03 April 2017 - 22:52
News ID: 428642
A
Rasa - At the Pentagon regime’s department of lies, damn lies, and fake statistics, it is better to offer no excuse than a bad one.
Iraqi firefighters look for bodies buried under the rubble, of civilians who were killed after an airstrike targeting ISIL terrorists prompted a massive explosion in Mosul, Iraq, on March 27, 2017. (Photo by Reuters)

 

The cabal of US war criminals are still under the illusion that if they tell a big enough lie and tell it frequently enough, it will be believed by the international community. Take, for instance, high civilian casualties in Iraq and Syria, or in Yemen and Afghanistan. That the Pentagon has a habit of dramatically undercounting the number of civilians it has killed in these countries is increasingly itself an understatement. With heavy documentation of scores of civilians being killed in the month of February alone, the Pentagon is desperate to cut out its work for keeping this month’s civilian death report low.

But it is wishful thinking. Despite dozens of civilians getting killed in Iraq and Syria on a daily basis, despite growing attention on the civilian death toll from US air strikes, and despite the several hundred killed in March alone, the Pentagon regime is taking us for fools to admit to only four civilians killed in February!

What is clear is that the worse US violations of International Humanitarian Law get in Syria and Iraq, the more opportunities there are for the Pentagon to come up with new lies and fake statistics. Anyone who professes to worry about high civilian casualties thus ought to worry about the US-instigated humanitarian crises there. Append the further observation that the repeated response by the Pentagon to international criticism and condemnation has been - if it is not otherwise restrained - to kill even more civilians, making the humanitarian crises there even worse.

However, fake reports will do nothing to help fix the problems of Syria and Iraq. Neither will dramatically under-counting the number of civilians the US has killed, for that matter. 

And it is not just American officials that use such watered-down language.
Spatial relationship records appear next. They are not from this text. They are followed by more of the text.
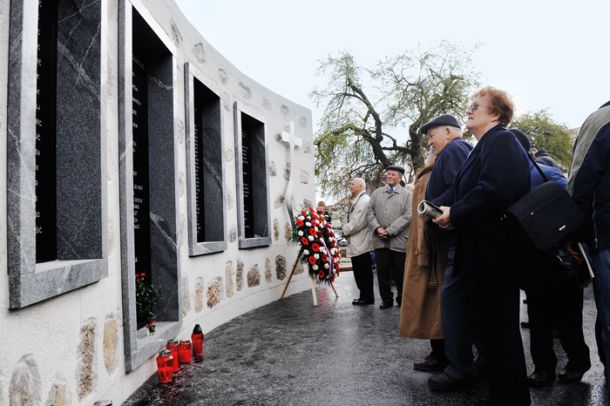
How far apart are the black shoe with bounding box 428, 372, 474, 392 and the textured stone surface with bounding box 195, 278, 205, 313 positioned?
258cm

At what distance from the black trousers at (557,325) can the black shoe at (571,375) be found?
0.02 metres

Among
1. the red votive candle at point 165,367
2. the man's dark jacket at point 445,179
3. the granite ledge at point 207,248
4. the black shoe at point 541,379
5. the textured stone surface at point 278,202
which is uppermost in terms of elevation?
the textured stone surface at point 278,202

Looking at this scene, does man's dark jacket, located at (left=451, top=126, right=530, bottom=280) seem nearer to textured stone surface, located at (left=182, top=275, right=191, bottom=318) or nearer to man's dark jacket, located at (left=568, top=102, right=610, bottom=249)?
man's dark jacket, located at (left=568, top=102, right=610, bottom=249)

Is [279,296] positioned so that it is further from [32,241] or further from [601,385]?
[32,241]

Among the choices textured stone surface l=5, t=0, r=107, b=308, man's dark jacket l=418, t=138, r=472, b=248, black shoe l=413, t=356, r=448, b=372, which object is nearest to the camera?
textured stone surface l=5, t=0, r=107, b=308

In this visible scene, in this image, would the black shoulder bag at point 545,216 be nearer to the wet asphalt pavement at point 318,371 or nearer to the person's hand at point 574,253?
the person's hand at point 574,253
Britain and France also largely echo the US government line to greatly influence what the public thinks about their own complicity in civilian massacres. Their whitewashed lies and reports are remarkably reminiscent of those composed by the Pentagon to cover up the high-profile US-NATO massacre of civilians in Iraq and Syria.

To substantiate, they also contradict themselves in reporting on the recent Mosul massacre. They misleadingly claim that the genocidal Salafi jihadist group of ISIL (a brutal group that emerged because of the US war on Iraq), and not the US-led coalition was responsible for killing 200 civilians in the Mosul airstrike! They go even further. They try to exculpate the US for the atrocity, instead blaming ISIL for hiding among civilians and using them as human shields.

The problem is, the details are not that murky, as Iraqi military officers and government officials have all said, “The blast was caused by a US airstrike called on ISIL snipers on the roof of a building.” If that’s not enough, the commander of the US-led task force fighting ISIL has also tepidly admitted, “My initial assessment is that we probably had a role in these casualties in Mosul.” More direct reports also slowly come trickling out, saying comparable US-led atrocities are happening in Syria.

The dust has settled and the facts have become clearer. The Pentagon regime cannot downplay its atrocities: Carnage in Iraq and Syria is surging under the Trump White House. It is wrong to only focus on the extreme brutality of ISIL, a genocidal Salafi jihadist group that slaughters civilians from religious and ethnic minority groups. It is perhaps understandable that much of the global attention is on its crimes. But the United States and its allies are at fault too.

The atrocities committed by US-led coalition air strikes on the pretext of targeting ISIL militants cannot be ignored. Such an approach is a recipe for disaster, as the US and NATO allies have demonstrated a tendency to exploit ISIL atrocities for propaganda and military escalation.

Little ink has been spilled in the Western media for this truth, nonetheless. According to the monitoring group Airwars, as many as 1,000 civilians were killed by US-led coalition actions in Iraq and Syria just in the month of March. Many more civilians have been killed in the past two years, yet their deaths have received little attention not only by the “fakestream” corporate news networks, but also by the United Nations.

There is no real discussion at the United Nations, let alone political debate, about whether or not the US-led bombing of civilians on the pretext of bombing ISIL is a good idea - not to mention whether or not these airstrikes are actually legal and would ultimately defeat the hyper-sectarian ISIL in the first place.

Per usual, mass casualty “incidents” will continue to rise by US-led forces in Iraq and Syria. And the United Nations won’t be able to do anything about it. The world body will never investigate these atrocities, much less hold to account those guilty. It simply reflects UN’s deference to power. If the US government reports something, there are countless UN officials and allied ambassadors waiting in line to obediently echo it. With acquiescence, if not complicity, the UN has a long history of acting as mouthpiece to the US power.